(SUPPLIED MATERIAL)
+++
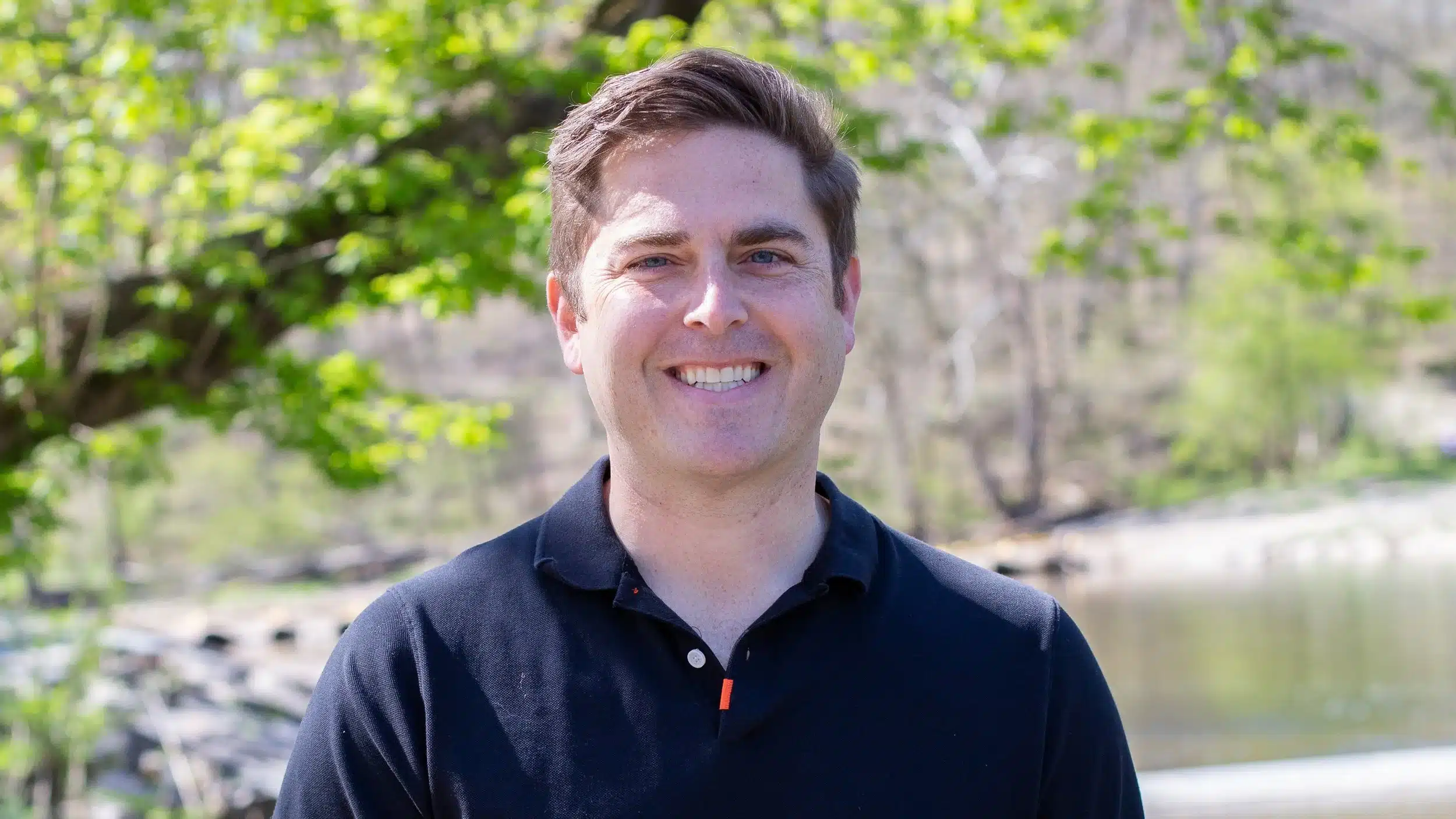 “It’s important to foster the grassroots nature of TCGs”: T1 CEO Joe Marsh talks entering Rifbound, T1 bundle cards, and grassroots communities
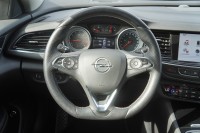 Opel Insignia Sports Tourer 1.5 DI Exclusive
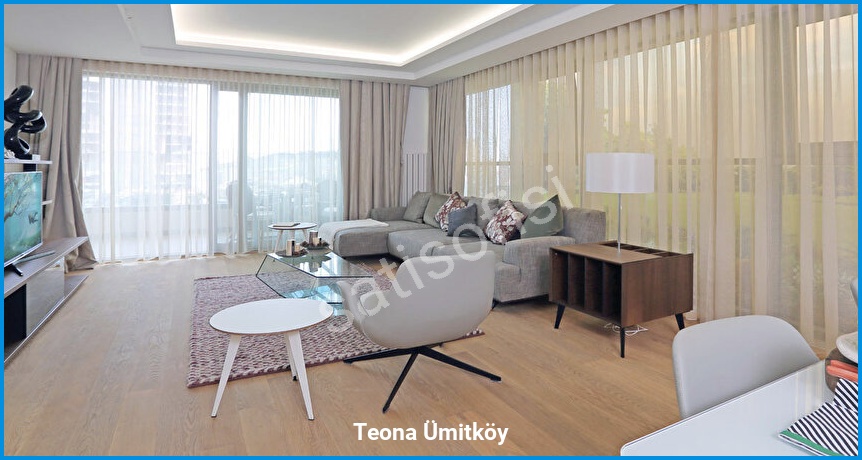 Teona Ümitköy görsel 4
+++
(TASK STATEMENT) Return the full listing above verbatim, please, but without its images.

(ANSWER AREA)
 “It’s important to foster the grassroots nature of TCGs”: T1 CEO Joe Marsh talks entering Rifbound, T1 bundle cards, and grassroots communities
 Opel Insignia Sports Tourer 1.5 DI Exclusive
 Teona Ümitköy görsel 4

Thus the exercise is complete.